无法理解使用 BeautifulSoup4 和 Python3.x 进行 HTML 解析的 403 错误答案

【问题标题】：Unable to understand the 403 Error from HTML parsing using BeautifulSoup4 with Python3.x无法理解使用 BeautifulSoup4 和 Python3.x 进行 HTML 解析的 403 错误
【发布时间】：2018-06-05 04:02:34
【问题描述】：

我正在参加 Coursera Course Python For Everyone 课程，我尝试了来自textbook 的问题之一：

import urllib.request, urllib.parse, urllib.error
from bs4 import BeautifulSoup
import ssl

# Ignore SSL certificate errors
ctx = ssl.create_default_context()
ctx.check_hostname = False
ctx.verify_mode = ssl.CERT_NONE

url = 'https://www.py4e.com/book.htm'
html = urllib.request.urlopen(url, context=ctx).read()
soup = BeautifulSoup(html, 'html.parser')

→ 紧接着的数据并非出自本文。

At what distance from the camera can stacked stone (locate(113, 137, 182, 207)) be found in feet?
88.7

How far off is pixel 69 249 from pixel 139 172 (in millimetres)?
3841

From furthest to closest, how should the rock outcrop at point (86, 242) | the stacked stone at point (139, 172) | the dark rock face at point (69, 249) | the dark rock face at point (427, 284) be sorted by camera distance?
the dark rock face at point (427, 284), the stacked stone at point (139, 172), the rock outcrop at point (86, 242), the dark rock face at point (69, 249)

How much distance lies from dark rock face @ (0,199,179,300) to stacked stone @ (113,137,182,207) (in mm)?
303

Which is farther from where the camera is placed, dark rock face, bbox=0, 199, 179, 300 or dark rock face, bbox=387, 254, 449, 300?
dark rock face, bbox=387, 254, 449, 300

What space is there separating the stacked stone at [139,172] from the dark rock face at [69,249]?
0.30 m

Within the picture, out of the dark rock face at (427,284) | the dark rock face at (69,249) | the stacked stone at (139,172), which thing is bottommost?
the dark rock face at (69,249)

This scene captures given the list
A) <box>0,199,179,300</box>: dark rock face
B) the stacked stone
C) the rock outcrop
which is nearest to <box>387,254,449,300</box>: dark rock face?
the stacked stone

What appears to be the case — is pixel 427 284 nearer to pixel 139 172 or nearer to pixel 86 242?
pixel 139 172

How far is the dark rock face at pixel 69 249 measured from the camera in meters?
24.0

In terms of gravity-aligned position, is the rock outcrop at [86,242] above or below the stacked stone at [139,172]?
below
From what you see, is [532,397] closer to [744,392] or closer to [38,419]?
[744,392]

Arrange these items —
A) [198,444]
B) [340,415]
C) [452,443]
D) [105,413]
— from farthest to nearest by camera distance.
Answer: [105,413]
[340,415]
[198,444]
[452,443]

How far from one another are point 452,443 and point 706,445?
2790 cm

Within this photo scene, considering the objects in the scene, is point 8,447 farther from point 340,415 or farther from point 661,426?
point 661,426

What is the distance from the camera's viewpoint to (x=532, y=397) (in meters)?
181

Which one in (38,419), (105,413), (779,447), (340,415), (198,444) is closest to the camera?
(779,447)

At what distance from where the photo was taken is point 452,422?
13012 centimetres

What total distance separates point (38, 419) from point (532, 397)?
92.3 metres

# Retrieve all of the anchor tags
tags = soup('a')
for tag in tags:
    print(tag.get('href', None))

我不明白错误：

urllib.error.HTTPError: HTTP Error 403: Forbidden

但是根据完整的错误，它从@Line 18 开始。从阅读其他 SO 和这个Similar Question 来看，它可能与 SSL 证书以及网站如何认为我是机器人有关。为什么代码不起作用？

【问题讨论】：

您可以在您的请求中add a header

标签： python-3.x beautifulsoup ssl-certificate html-parsing urllib

【解决方案1】：

import requests
from bs4 import BeautifulSoup
url = 'https://www.py4e.com/book.htm'
headers = requests.utils.default_headers()
headers.update({
    'User-Agent': 'Mozilla/5.0 (X11; Ubuntu; Linux x86_64; rv:52.0) Gecko/20100101 Firefox/52.0',
})

Link = requests.get(url, headers=headers)
soup =BeautifulSoup(Link.content,"lxml")

# Retrieve all of the anchor tags
tags = soup('a')
for tag in tags:
    print(tag.get('href', None))

输出：

http://amzn.to/1KkULF3
book/index.htm
http://amzn.to/1KkULF3
http://amzn.to/1hLcoBy
http://amzn.to/1KkV42z
http://amzn.to/1fNOnbd
http://amzn.to/1N74xLt
http://do1.dr-chuck.net/py4inf/EN-us/book.pdf
http://do1.dr-chuck.net/py4inf/ES-es/book.pdf
https://twitter.com/fertardio
translations/KO/book_009_ko.pdf
http://www.xwmooc.net/python/
http://fanwscu.gitbooks.io/py4inf-zh-cn/
book_270.epub
translations/ES/book_272_es4.epub
https://www.gitbook.com/download/epub/book/fanwscu/py4inf-zh-cn
html-270/
html_270.zip
http://itunes.apple.com/us/book/python-for-informatics/id554638579?mt=13
http://www-personal.umich.edu/~csev/books/py4inf/ibooks//python_for_informatics.
ibooks
http://www.py4inf.com/code
http://www.greenteapress.com/thinkpython/thinkCSpy/
http://allendowney.com/

更新了 urllib 的代码：

import urllib.request, urllib.parse, urllib.error
from bs4 import BeautifulSoup
import ssl

# Ignore SSL certificate errors
ctx = ssl.create_default_context()
ctx.check_hostname = False
ctx.verify_mode = ssl.CERT_NONE

url = 'https://www.py4e.com/book.htm'

from urllib.request import Request, urlopen

req = Request(url, headers={'User-Agent': 'Mozilla/5.0'})
html = urlopen(req).read()
soup = BeautifulSoup(html, 'html.parser')

# Retrieve all of the anchor tags
tags = soup('a')
for tag in tags:
    print(tag.get('href', None))

【讨论】：

如果我保留了 urllib 并想使用 request.add_header 怎么办？
我删除了 SSL 认证部分，因为它们不再使用。你能解释一下为什么添加标题有效吗？
@Vince User Agent 字符串在您从计算机/手机浏览网站时发送。当您进行网络抓取时，它使用通常被某些网站阻止的默认用户代理。因此，这就像通过使用 custom User Agent 并在标头中发送它们来欺骗网站，使其相信您正在从不同的设备访问网站。